There has been some debate among German historians about the Soviet Union’s role in these movements. Though it is not accurate to characterize the West German peace movement as the creation and the puppet of the Kremlin, there can be no doubt that Moscow attempted to use the peace movement for its own political purposes, while suppressing dissidence at home. The GDR also channeled funds toward peace activists in the West. In its propaganda the Soviet Union instrumentalized the protests as alleged proof that Western government’s policies were not only dangerous, but also against the wishes of its citizens. Communists were aactive in the peace movements as were both the Catholic and the Protestant churches, feminists groups and environmental activists. This movement was, in other words, politically and culturally pluralistic, united in large parts by the fear of nuclear escalation in Europe and in the world.

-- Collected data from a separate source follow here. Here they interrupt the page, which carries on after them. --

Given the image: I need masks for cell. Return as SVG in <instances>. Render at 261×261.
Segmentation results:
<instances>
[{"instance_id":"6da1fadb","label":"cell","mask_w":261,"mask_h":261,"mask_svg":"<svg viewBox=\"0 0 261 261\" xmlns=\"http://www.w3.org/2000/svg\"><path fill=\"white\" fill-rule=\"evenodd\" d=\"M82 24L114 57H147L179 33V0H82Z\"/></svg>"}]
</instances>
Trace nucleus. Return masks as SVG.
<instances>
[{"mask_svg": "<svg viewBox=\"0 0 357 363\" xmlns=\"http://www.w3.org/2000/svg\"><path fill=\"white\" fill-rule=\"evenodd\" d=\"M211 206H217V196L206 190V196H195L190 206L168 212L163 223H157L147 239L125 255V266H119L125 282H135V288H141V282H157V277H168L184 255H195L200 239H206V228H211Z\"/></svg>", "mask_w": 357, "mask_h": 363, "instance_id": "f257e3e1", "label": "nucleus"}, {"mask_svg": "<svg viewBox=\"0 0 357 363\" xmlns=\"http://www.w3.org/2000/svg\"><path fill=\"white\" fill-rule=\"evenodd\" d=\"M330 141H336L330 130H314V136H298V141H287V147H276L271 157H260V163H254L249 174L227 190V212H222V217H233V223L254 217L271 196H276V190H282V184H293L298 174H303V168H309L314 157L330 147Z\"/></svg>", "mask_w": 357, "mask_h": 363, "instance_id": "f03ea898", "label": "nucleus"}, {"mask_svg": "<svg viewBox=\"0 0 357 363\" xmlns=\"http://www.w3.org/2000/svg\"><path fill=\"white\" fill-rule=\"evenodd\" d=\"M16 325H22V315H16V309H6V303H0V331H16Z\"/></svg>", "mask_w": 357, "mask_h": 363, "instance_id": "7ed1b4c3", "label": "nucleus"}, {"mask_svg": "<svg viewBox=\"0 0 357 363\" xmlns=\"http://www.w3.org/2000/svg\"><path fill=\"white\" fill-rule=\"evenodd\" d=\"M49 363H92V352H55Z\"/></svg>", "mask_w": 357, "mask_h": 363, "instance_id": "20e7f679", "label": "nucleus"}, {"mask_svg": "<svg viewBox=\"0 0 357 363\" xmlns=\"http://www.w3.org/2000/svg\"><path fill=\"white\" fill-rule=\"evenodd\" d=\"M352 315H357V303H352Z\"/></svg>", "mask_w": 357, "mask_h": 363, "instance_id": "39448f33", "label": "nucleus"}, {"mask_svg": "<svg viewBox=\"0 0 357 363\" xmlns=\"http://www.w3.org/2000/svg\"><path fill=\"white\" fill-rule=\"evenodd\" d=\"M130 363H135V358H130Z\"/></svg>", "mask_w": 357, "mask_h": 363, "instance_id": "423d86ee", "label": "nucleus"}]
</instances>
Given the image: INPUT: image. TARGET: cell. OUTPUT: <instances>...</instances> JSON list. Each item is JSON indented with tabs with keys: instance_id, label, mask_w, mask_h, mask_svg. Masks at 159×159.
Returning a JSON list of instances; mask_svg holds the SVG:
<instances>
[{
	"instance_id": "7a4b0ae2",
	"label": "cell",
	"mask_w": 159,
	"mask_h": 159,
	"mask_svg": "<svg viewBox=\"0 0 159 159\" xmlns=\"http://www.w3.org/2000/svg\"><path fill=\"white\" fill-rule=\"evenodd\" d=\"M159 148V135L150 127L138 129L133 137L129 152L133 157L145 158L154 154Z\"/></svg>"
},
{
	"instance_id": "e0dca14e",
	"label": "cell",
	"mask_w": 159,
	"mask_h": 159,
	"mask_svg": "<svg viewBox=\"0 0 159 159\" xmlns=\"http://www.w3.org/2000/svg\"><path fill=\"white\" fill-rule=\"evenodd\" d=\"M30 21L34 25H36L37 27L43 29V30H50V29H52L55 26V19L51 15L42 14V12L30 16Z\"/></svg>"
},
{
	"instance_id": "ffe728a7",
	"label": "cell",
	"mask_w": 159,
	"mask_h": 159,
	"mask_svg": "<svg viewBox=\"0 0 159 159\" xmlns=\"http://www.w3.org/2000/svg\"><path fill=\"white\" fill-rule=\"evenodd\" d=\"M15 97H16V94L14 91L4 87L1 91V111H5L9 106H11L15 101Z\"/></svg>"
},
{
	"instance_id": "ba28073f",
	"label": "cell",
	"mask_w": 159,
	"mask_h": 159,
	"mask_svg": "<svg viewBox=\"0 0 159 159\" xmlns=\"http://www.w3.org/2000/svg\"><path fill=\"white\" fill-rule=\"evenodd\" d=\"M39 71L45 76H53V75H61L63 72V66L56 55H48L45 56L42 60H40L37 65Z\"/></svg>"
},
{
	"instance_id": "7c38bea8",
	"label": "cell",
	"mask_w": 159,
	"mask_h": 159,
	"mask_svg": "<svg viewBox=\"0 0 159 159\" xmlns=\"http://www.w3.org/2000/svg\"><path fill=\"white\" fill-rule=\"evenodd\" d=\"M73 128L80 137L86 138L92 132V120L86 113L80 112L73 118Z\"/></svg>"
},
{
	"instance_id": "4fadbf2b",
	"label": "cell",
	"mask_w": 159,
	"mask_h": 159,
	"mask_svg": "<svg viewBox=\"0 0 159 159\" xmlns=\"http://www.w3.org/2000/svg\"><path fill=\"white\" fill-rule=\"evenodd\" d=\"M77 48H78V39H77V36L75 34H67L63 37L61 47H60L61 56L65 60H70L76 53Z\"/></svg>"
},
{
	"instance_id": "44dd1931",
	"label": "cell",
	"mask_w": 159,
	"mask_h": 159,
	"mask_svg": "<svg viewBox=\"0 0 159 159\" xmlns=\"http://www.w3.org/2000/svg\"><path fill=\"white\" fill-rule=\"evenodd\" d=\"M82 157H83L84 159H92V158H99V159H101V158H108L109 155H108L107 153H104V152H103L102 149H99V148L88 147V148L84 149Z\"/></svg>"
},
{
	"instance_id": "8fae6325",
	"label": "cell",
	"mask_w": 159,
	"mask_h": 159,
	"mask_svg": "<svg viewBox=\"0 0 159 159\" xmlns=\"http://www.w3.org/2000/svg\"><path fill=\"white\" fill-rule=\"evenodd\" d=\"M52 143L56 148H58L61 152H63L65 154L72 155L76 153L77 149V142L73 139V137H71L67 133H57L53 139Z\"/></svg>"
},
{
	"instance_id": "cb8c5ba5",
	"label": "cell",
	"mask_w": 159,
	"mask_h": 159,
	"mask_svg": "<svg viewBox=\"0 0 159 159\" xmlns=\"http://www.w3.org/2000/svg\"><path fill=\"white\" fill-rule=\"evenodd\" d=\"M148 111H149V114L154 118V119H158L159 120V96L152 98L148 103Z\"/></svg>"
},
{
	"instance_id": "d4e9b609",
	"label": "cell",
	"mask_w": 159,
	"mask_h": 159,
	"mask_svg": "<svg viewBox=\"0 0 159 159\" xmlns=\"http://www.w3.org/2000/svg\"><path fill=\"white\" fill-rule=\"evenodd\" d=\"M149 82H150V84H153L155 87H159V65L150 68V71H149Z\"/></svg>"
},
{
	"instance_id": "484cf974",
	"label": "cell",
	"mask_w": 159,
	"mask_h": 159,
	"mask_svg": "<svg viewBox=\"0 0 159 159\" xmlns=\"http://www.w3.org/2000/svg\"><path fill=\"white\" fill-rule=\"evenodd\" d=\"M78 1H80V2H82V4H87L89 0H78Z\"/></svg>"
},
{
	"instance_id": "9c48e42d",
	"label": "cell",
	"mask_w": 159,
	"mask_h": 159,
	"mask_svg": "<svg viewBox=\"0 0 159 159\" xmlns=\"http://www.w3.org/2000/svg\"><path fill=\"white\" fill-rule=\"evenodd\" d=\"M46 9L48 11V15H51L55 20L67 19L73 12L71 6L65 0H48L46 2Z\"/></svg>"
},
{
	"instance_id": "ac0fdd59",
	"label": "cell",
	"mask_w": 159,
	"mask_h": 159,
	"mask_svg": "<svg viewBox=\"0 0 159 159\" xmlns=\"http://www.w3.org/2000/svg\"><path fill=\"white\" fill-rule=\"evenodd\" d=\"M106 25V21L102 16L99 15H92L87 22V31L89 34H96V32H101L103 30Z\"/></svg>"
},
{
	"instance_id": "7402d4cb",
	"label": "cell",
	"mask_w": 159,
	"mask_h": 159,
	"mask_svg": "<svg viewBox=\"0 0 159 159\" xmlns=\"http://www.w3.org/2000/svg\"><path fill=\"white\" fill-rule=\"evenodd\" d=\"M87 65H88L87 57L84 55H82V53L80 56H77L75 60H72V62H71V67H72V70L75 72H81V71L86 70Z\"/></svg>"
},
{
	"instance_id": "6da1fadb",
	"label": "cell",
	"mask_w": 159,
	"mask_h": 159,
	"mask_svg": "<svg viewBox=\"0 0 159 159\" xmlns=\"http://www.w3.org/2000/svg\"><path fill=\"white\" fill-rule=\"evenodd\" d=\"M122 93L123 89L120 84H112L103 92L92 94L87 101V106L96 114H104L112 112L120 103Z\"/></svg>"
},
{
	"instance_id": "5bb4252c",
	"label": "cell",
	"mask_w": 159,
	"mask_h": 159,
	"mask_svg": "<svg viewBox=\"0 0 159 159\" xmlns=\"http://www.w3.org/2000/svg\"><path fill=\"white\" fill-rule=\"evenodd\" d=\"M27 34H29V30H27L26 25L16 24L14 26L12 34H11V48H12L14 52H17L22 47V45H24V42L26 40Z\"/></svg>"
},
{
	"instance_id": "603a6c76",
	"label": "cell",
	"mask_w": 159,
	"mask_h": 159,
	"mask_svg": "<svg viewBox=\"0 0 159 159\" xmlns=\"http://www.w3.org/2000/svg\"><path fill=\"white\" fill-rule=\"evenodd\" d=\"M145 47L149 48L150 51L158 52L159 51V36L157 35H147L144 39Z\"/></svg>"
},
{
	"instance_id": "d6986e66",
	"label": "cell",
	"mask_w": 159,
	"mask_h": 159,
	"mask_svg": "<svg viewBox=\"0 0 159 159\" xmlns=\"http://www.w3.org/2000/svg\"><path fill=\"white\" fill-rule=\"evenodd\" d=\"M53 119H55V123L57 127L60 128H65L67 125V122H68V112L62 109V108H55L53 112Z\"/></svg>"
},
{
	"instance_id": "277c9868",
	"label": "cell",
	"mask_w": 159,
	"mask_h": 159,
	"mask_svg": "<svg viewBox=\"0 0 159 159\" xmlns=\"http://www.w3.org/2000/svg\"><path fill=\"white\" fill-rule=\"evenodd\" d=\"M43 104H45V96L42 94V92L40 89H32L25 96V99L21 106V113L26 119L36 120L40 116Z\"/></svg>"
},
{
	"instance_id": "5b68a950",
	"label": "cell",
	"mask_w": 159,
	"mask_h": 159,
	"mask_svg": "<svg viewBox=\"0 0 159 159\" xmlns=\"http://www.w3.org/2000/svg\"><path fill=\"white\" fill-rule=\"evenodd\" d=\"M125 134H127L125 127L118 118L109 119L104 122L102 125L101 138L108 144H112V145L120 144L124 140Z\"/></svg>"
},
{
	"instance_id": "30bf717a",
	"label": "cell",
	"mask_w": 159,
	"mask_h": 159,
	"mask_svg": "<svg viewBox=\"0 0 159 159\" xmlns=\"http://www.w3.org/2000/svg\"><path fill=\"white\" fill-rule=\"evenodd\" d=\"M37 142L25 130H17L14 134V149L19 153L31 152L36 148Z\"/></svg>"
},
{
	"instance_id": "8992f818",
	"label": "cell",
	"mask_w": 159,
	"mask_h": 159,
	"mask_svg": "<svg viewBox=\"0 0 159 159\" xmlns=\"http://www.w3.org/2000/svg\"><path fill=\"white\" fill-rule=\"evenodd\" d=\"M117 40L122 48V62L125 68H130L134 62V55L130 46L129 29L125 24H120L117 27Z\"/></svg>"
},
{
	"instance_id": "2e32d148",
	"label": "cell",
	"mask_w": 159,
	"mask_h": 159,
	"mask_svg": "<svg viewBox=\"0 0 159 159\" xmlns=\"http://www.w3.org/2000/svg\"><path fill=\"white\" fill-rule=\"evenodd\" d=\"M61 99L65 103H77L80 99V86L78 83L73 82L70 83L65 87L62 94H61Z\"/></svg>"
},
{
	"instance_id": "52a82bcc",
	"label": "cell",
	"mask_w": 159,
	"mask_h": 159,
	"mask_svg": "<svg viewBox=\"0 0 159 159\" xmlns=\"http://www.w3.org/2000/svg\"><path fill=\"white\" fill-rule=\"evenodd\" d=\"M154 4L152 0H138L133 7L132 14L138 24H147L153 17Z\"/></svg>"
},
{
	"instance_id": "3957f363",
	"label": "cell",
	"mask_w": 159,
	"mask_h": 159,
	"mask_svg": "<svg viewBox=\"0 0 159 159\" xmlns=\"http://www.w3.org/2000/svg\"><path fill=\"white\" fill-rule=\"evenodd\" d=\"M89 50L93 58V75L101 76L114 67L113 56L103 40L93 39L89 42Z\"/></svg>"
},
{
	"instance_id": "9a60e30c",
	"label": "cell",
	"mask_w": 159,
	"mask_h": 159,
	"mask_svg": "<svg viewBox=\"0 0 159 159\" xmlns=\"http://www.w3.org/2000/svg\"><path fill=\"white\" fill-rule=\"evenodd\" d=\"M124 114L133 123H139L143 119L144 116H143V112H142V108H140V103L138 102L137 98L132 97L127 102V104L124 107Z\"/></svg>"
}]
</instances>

The “Krefelder Appell” (Krefeld appeal), published in November 1981, has been described as the “minimal consensus” of the movement by calling on the German government not to consent to the NATO Double-Track decision, declaring that it did not want “Central Europe to become the weapons platform of the US”. The appeal was signed by approximately four million German citizens. It lay in the logic of the decision-making process, that this appeal was directed to the German government and looked in particular toward the USA as the culprit for an escalation of the arms race between the two blocs. However, it also points to a blind spot with regard to the aggressive policies of the Soviet Union.
In Germany in particular, this fear of nuclear escalation has been revived since the full-scale invasion of Ukraine by Russia in February 2022. Putin’s rhetoric of fear with regard to the deployment of nuclear weapons has, at least in parts of German society, fallen onto fertile ground. The numerous “open letters” calling on the government to reduce or suspend its military support of Ukraine have all warned against the possibility of “nuclear escalation”. Regularly politicians and commentators who are against supporting Ukraine have declared – historically inaccurate – that “you cannot win a war against a nuclear power”. Russia’s genocidal war against Ukraine has also revealed the fundamental moral and intellectual flaws of what is now left of the German peace movement of the 1980s. During the “Easter Marches” in 2022 and 2023, self-proclaimed pacifists not only spoke out against supporting Ukraine in its struggle to survive, but some even failed to name the aggressor in this war.
A prominent example of this moral and intellectual failure is the former spokeswoman of the Protestant Church in Germany, Margot Käßmann, who has from the beginning of the full-scale invasion opposed Germany’s solidarity with and military support for Ukraine and advocates for “negotiations” without ever answering the question what Ukraine should “negotiate” as long as Russia aims to destroy it both as a nation and state.